_TASK PROMPT_. Only an exact copy is wanted: the lines from the one holding "family: Corvidae" through the last line below, minus the pictures.

_DATA RECORDS_.
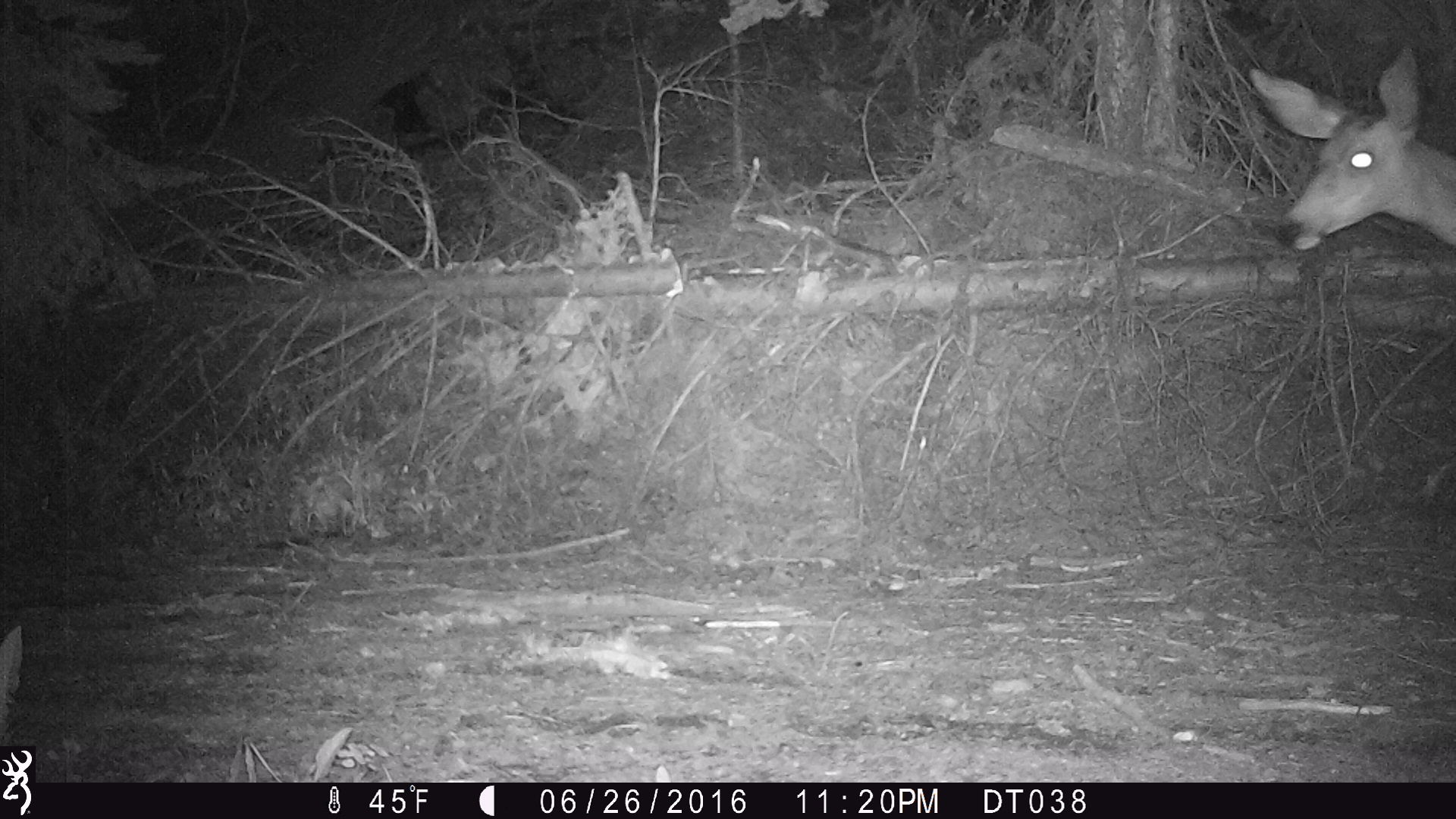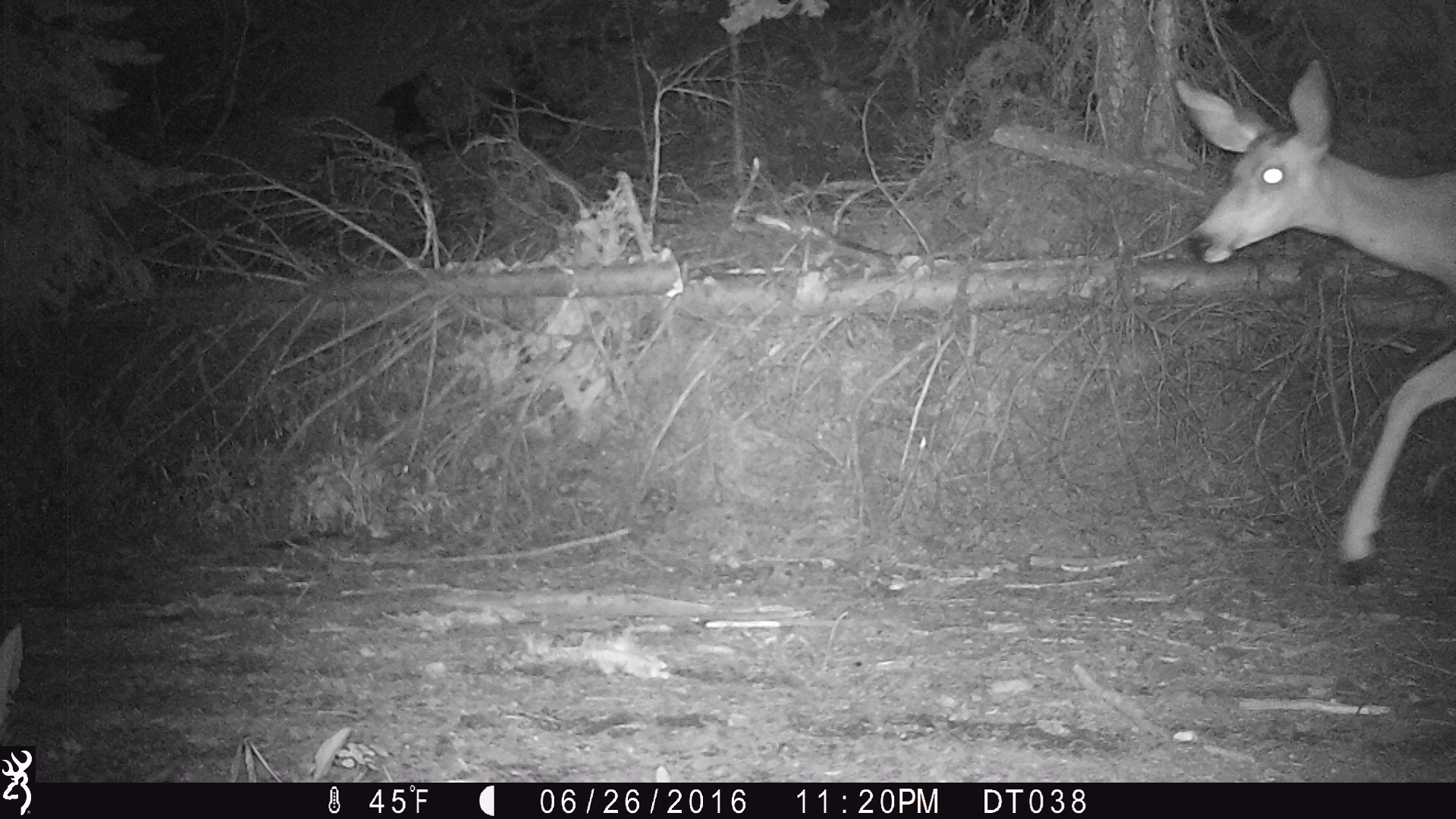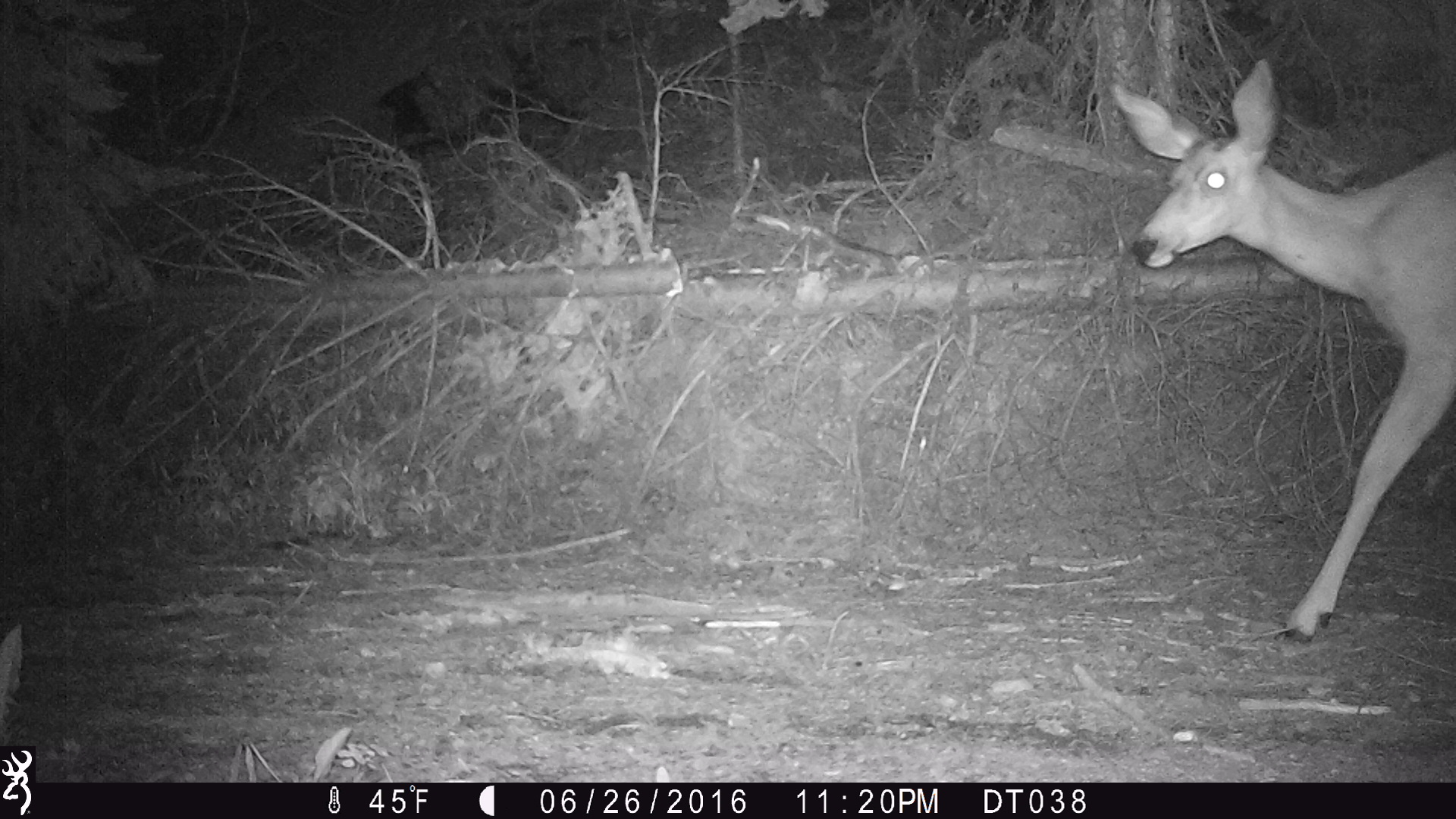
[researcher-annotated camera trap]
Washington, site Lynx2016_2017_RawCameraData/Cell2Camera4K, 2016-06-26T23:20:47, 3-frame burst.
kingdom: Animalia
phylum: Chordata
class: Mammalia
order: Artiodactyla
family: Cervidae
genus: Odocoileus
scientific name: Odocoileus hemionus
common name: mule deer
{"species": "Odocoileus hemionus (mule deer)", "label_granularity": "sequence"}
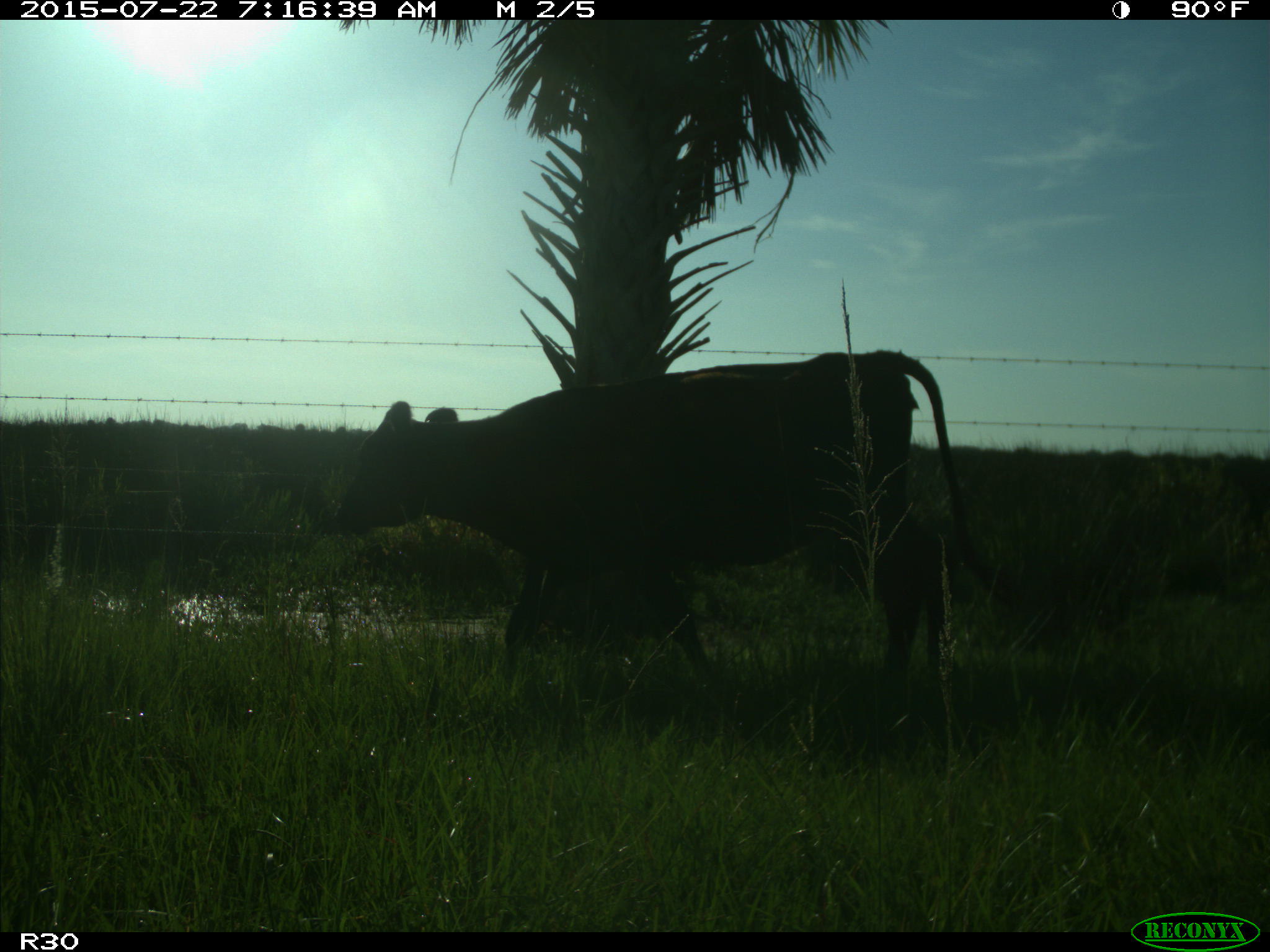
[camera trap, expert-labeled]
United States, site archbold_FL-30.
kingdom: Animalia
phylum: Chordata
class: Mammalia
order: Artiodactyla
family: Bovidae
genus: Bos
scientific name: Bos taurus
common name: domestic cow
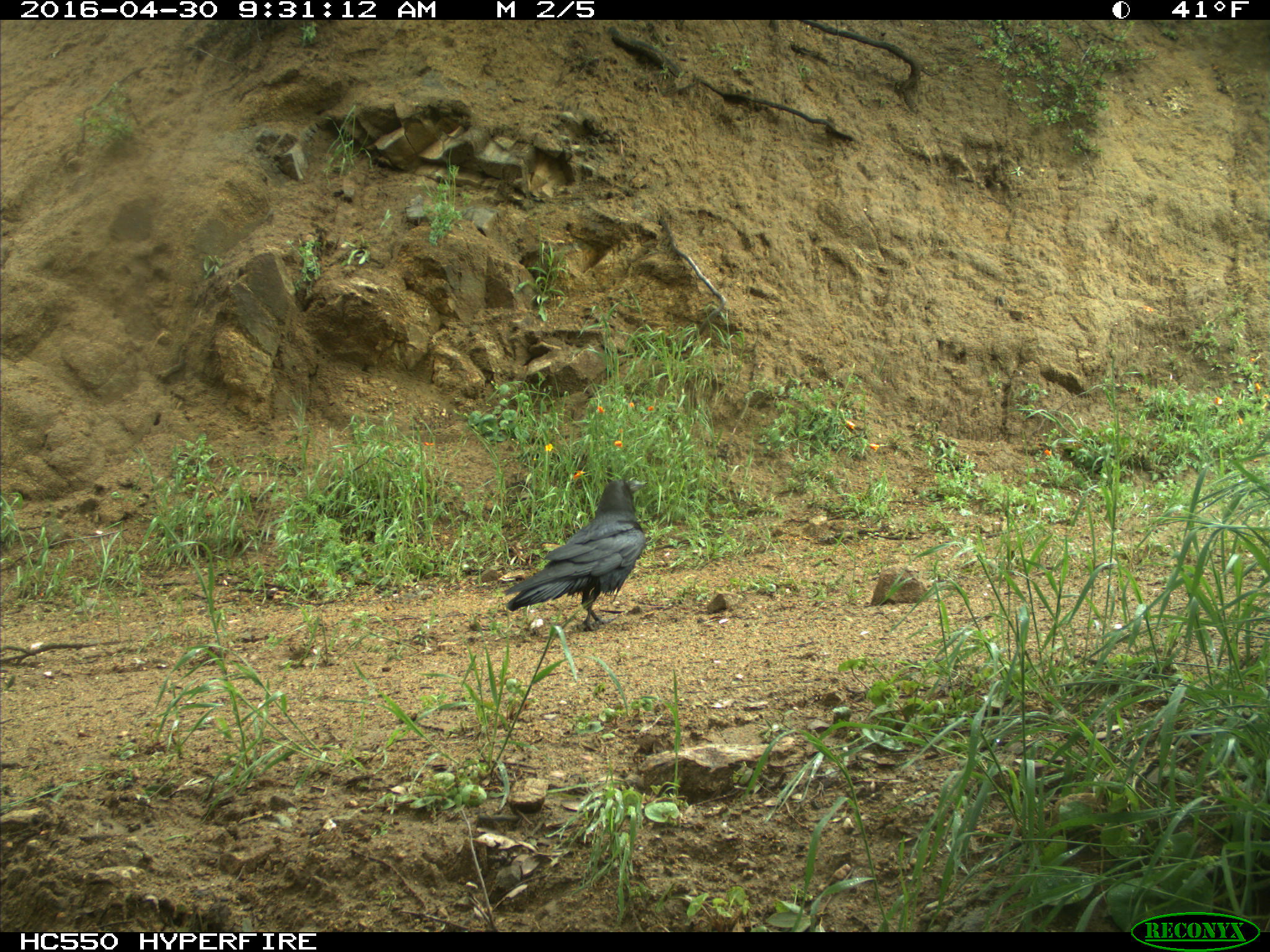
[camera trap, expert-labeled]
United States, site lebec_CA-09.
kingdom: Animalia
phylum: Chordata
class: Aves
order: Passeriformes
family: Corvidae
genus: Corvus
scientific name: Corvus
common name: crows and ravens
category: unidentified corvus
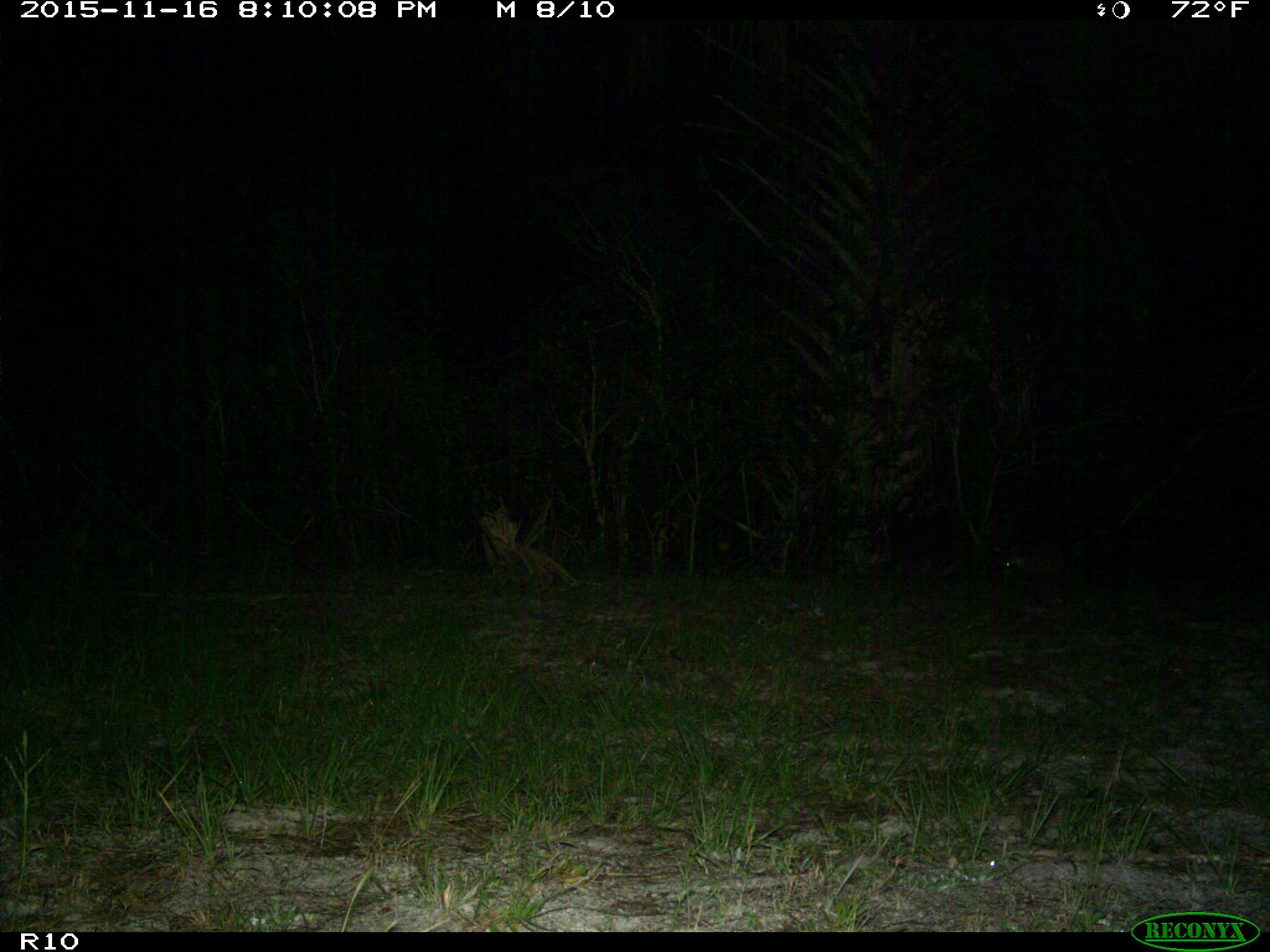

_YOUR SOLUTION_.
family: Corvidae
genus: Corvus
scientific name: Corvus
common name: crows and ravens
category: unidentified corvus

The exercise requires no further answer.